Es sei wichtig, den genauen Ursprung der Schädel zu erforschen, sagt Kirey zur DW. Dabei sollten die Familien und Clans der Menschen im Vordergrund stehen: "Man muss den Menschen zuhören und herausfinden, was sie wollen. Sie müssen die Richtung vorgeben, wie die Schädel gesucht und wie sie zurückgegeben werden müssen.
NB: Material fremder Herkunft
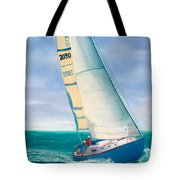 'obsession' Racing On The Atlantic Tote Bag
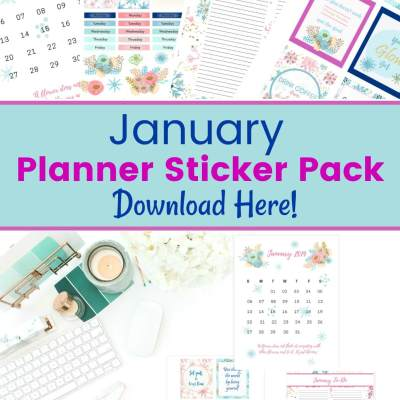 January Planner Stickers: Free Printable Winter Planner Stickers
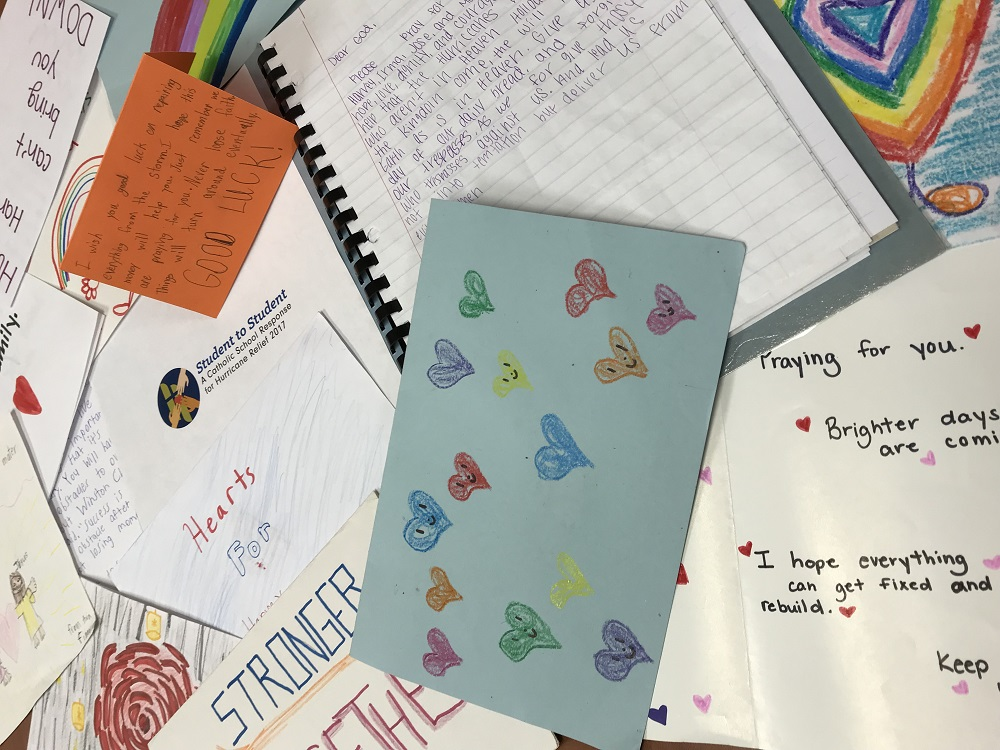 Prayers and Letters from Students, to Students.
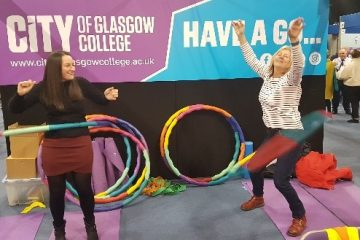 Rebecca and Maggie having a hula'va time!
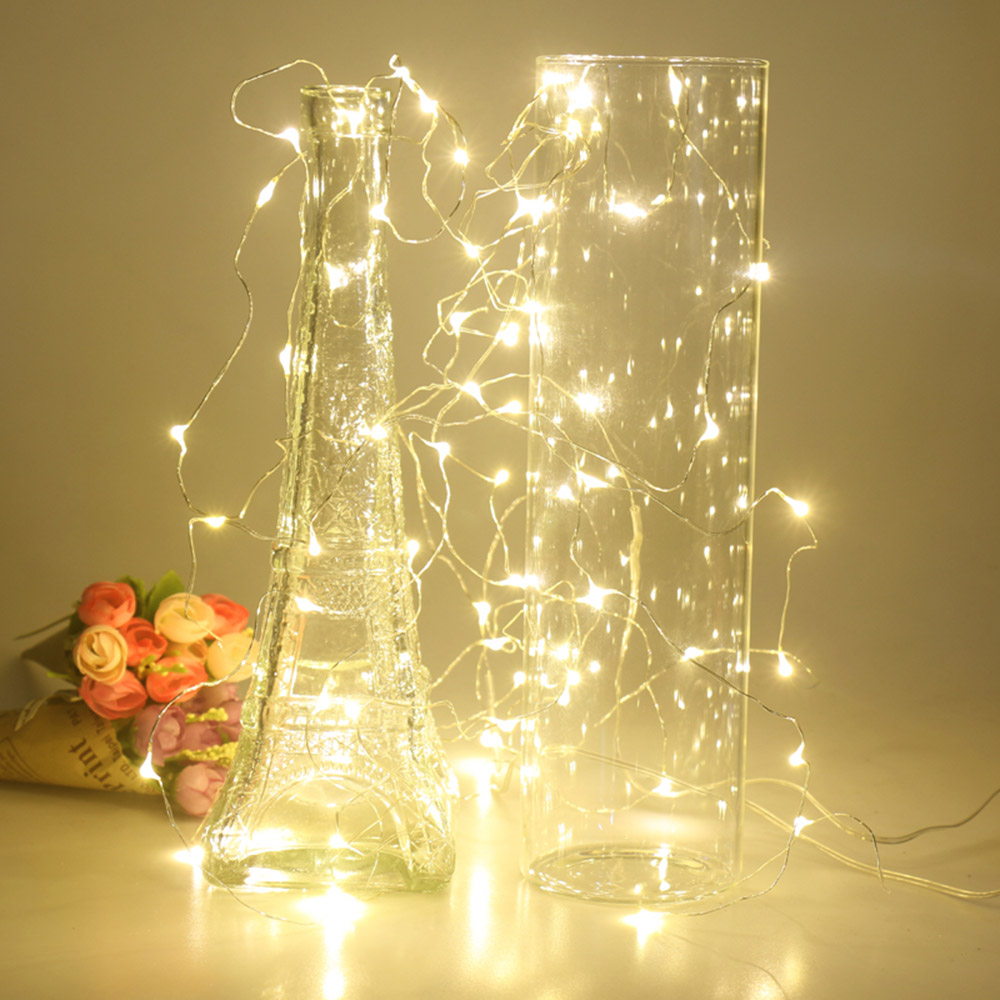 ANBLUB 10M 5M 2M Copper Silver Wire LED String lights New Year ...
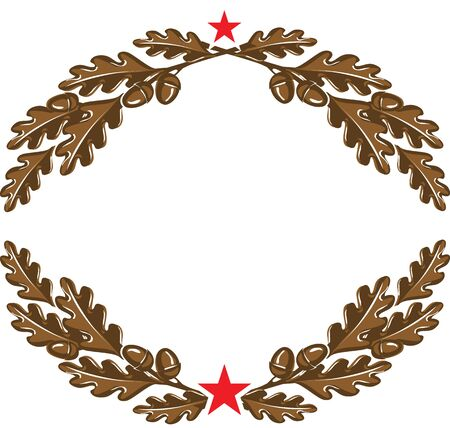 Triumphal oak branches wreath with acorns and red star as military style logo element. Vector illustration on white background.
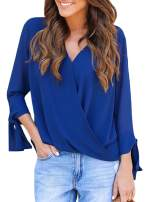 Sidefeel Women Casual Loose Fit Wrap V Neck Chiffon Blouse Shirt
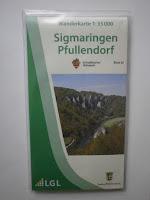 Neue Wanderkarte 1:35.000 Sigmaringen Pfullendorf
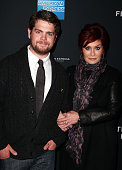Jack and Sharon Osbourne at 2011 Tribeca Film Festival LA Reception held at Station Hollywood at W Hollywood Hotel on March 21 2011 in Hollywood...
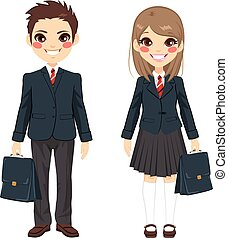 Brother And Sister Students - Two cute teenage brother and...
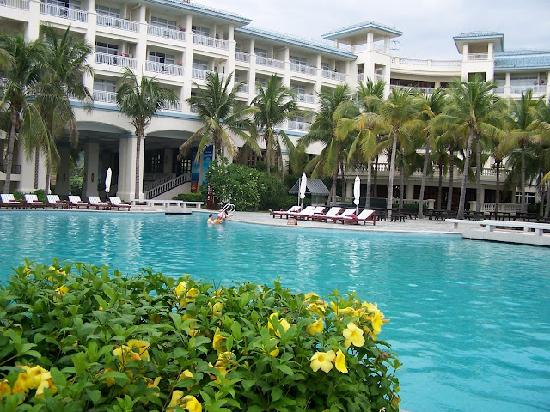International Asia Pacific Convention Center & HNA Resort Sanya : 海航1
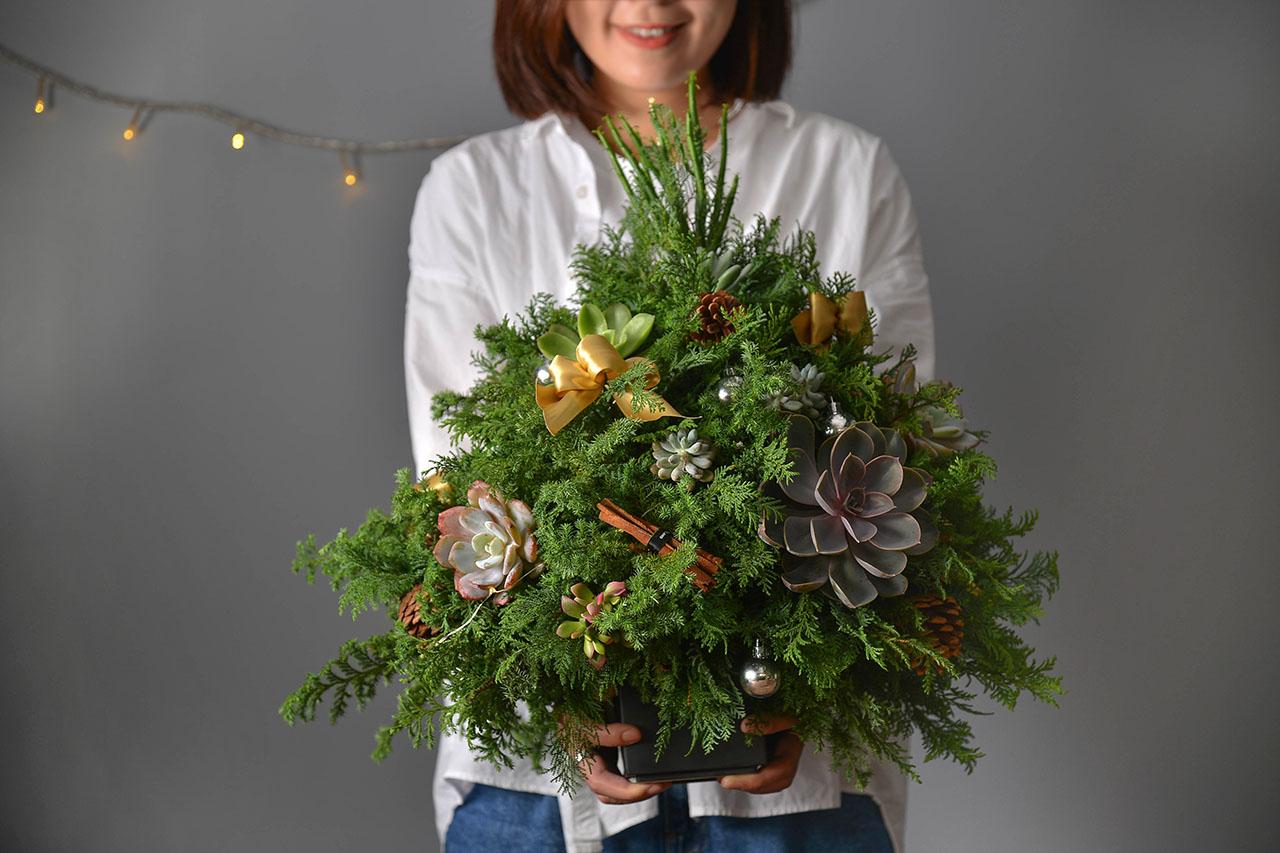 桌上型聖誕樹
Dieser ganze Prozess muss ihren Traditionen entsprechen", sagt Kirey, der derzeit an der Universität Hamburg über die deutsche Kolonialgeschichte in Tansania promoviert.
Das Projekt der Stiftung Preußischer Kulturbesitz ist zunächst auf zwei Jahre angelegt. Die Schädel-Debatte könnte weitaus länger dauern - und bald nicht nur deutsche Museen betreffen. "Solche Schädelsammlungen gibt es nicht nur in Berlin, sondern auch in London und Paris. Auch dort wird es irgendwann Thema sein", sagt Parzinger.